BLOK TEKS:
Bullying psikologis merupakan jenis kekerasan yang tidak tampak secara langsung karena hanya dapat dirasakan oleh pelaku dan korban. Bentuk-bentuk bullying psikologis meliputi tindakan seperti mengabaikan, mengucilkan, memandang dengan tajam, dan mempermalukan korban. Berdasarkan uraian tersebut, dapat disimpulkan bahwa bullying yang dialami oleh korban mencakup tiga kategori, yaitu bullying verbal, fisik, dan psikologis (Rinna, dkk, 2023). Perilaku bullying dapat terjadi di berbagai tempat dan dapat menimpa siapa saja tanpa terkecuali. Oleh karena itu, penting untuk memiliki peraturan atau undang-undang yang mengatur secara tegas mengenai tindakan kekerasan tersebut, guna memberikan perlindungan yang lebih baik terhadap individu yang menjadi korban dan untuk menciptakan lingkungan yang lebih aman.

DATA TERKUMPUL:

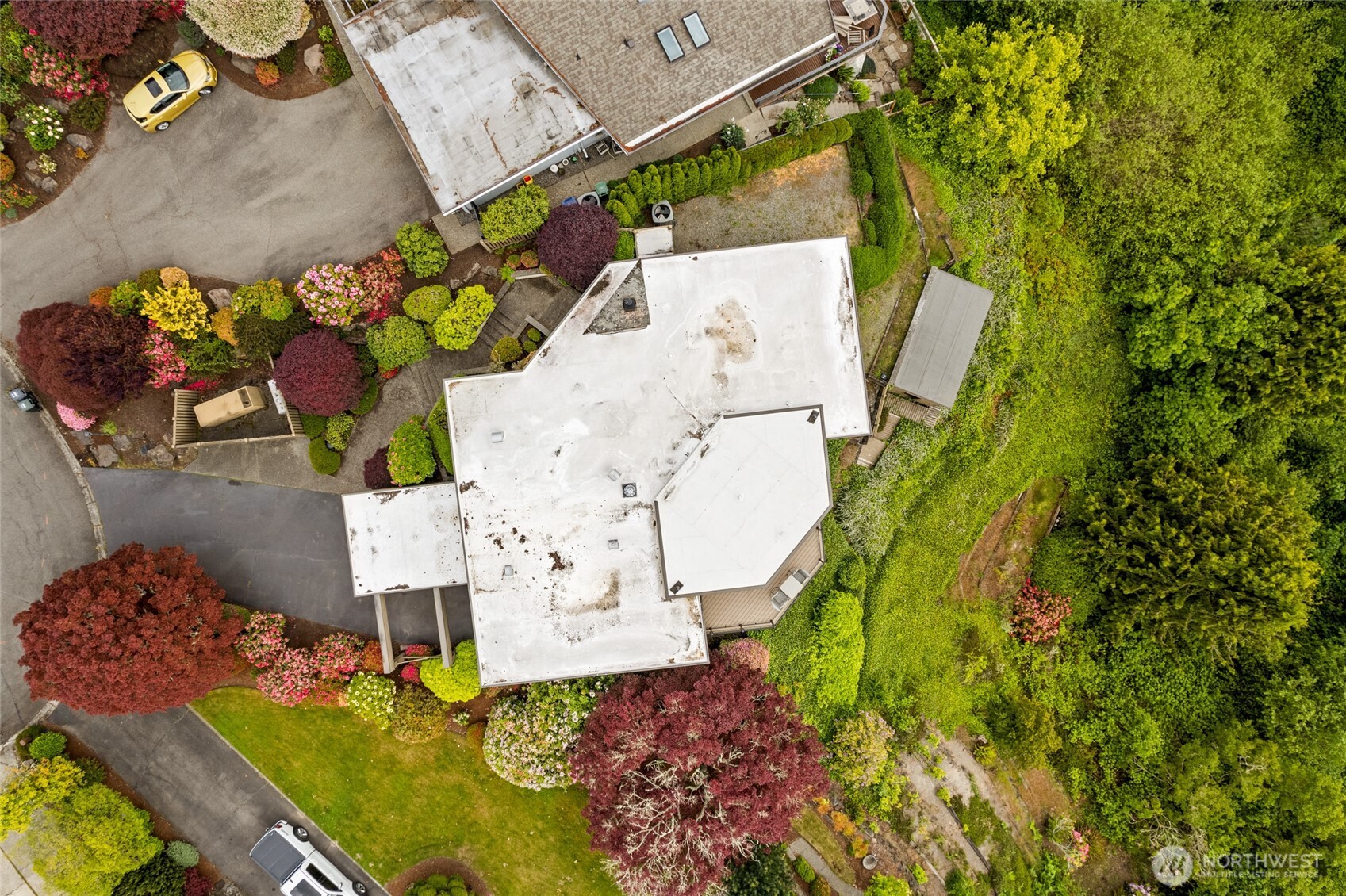 1919 Southwest Cove Point Road Burien, WA 98146 - Photo 27 of 29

TENTANG LATIHAN INI:
Jawablah pertanyaan berikut berdasarkan teks tentang bullying.
1. Menurut teks, siapa saja yang dapat merasakan bullying psikologis?
2. Apa tiga kategori bullying yang dialami korban?
3. Apa yang menurut teks penting untuk dimiliki?

JAWABAN ANDA:
1. Pelaku dan korban.
2. Bullying verbal, fisik, dan psikologis.
3. Peraturan atau undang-undang yang mengatur secara tegas mengenai tindakan kekerasan tersebut.